# What I've been up to lately..



## gypsy84 (Jun 10, 2010)

Since my camera was in the shop for a month, I didn't have a chance to take pictures until just recently, so it's time for an overload :twisted:

Mini, the runt mouse I had, turned out to be a boy. He looked like a girl until I started to notice some definite bulges where there shouldn't have been...  So my plan of keeping him with the other open does went out the window. I found a great pet home for him though, so he's off getting spoiled!

Cricket (broken lilac) cannibalized her litter, and only one of the pups was still alive. I fostered him onto another doe, and he has grown up nicely! Not quite the perfect double banded pattern I am aiming for, his second band is wider towards the middle, but pretty darn close for the first generation. I somehow managed to delete the picture I took of him, but he's in the background of this one









These are some satin carriers that I will be using to try and get more broken satins, always aiming for the double banded Dutch pattern



























Stanley (broken black) was bred back to her son, Buckley (double banded dutch) and I ended up with these 4









And some satin babies from my pink eyed yellow doe and black tan buck (I think he's the one carrying the brindle)









I have a litter of 6 more satin pinkies right now, and expecting 3 more in the relatively near future! So I'll be busy, but I'll be sure to post updates!


----------



## The Boggit keeper (Mar 5, 2010)

Aww, what cute babes, I love the little spotties!


----------



## moustress (Sep 25, 2009)

I love the marked tan fawn ;and the little satin babies look just marvelous. Good work!


----------



## Jack Garcia (Oct 9, 2009)

Mice can't carry brindle. Either they're brindle, or they're not. This is the nature of dominant alleles.

Your "pink eyed yellow" doe is brindle.


----------



## moustress (Sep 25, 2009)

If there's no brindling on the mouse it's called fawn if it has red eyes. Many of my yellow and red meeces are A^vy. (So, fawn is the phenotype while brindled is the genotype) are from lines in which the brindling has been reduced and doesn't show. One still gets an occasional brindled marking in lines like mine.


----------



## shadowmouse (Sep 17, 2010)

I'm loving these.


----------



## gypsy84 (Jun 10, 2010)

Good to know about the brindle and the fawn terminology! I was going over their breeding in my head, and the dam of this litter was one that I inherited from my sister when she decided to get rid of her mice. The grand dam of the unmarked brindle fawn (is that what I should be calling her) was one of those dark brindles that almost looks like agouti. She also produced Swarlos, my first buck, who was an extremely pale yellow colour with pink eyes, and he didn't exhibit brindle but many of his offspring did.

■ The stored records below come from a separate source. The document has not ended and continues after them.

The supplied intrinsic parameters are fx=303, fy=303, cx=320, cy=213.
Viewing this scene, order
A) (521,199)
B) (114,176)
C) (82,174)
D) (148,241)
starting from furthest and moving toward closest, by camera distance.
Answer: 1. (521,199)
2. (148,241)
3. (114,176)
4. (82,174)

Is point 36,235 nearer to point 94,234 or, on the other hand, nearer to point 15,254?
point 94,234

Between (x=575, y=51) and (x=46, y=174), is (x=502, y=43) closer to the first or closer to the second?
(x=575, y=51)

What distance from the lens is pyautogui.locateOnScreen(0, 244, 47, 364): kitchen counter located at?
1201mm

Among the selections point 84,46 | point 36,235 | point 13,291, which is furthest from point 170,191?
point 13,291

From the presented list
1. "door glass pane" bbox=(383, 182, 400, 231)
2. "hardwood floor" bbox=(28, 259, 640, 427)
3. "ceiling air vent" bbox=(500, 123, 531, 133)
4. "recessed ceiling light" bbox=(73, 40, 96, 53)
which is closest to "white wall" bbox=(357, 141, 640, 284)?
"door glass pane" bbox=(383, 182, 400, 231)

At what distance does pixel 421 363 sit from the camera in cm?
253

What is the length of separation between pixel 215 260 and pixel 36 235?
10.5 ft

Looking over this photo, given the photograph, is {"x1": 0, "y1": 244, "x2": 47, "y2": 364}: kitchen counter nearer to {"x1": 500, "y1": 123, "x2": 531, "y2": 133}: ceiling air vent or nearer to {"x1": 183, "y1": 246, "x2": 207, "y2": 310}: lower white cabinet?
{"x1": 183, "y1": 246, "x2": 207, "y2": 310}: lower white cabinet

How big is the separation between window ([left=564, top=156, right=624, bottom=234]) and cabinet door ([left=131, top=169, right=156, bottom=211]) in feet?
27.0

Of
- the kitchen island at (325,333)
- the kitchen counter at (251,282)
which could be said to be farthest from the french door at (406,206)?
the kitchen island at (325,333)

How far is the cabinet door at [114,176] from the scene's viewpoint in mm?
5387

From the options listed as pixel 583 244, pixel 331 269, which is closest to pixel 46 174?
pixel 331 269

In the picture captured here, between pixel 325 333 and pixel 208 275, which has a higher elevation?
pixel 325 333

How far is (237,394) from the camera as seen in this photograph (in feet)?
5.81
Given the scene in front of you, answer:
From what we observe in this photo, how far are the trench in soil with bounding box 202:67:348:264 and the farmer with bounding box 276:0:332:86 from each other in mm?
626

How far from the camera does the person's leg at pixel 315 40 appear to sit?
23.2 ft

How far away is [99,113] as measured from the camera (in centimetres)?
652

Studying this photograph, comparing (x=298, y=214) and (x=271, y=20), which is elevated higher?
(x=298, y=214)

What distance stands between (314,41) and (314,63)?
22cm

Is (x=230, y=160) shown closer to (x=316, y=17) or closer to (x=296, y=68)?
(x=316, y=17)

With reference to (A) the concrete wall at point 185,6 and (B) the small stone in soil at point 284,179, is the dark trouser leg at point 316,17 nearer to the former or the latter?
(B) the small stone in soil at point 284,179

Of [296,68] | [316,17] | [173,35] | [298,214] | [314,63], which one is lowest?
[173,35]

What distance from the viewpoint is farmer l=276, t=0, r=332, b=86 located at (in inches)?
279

Moustress, here's one thing that has been bugging me for a while. When you say fawn is the phenotype while brindled is the genotype, shouldn't brindle fawn be the genotype, since fawn is the base colour and brindle is a modifier? I noticed that people sometimes tend to group all brindles as a "colour", but is it not a pattern that can affect any coat colour?


----------



## Jack Garcia (Oct 9, 2009)

Just call her a poor pink-eyed brindle. That's a lot clearer and more accurate than fussing over whether or not she's fawn. Fawn is a show category, and none of these mice can be shown as fawn.

Fawn is darker, richer, and redder than these. See here: http://www.hiiret.fi/eng/breeding/varieties/fawn.html or here: http://www.thenationalmouseclub.co.uk/i ... -large.jpg Almost always when we say fawn on this forum we mean Ay/* (red based), but sometimes we mean e/e (recessive red based). Yours are Avy/* (brindle based).


----------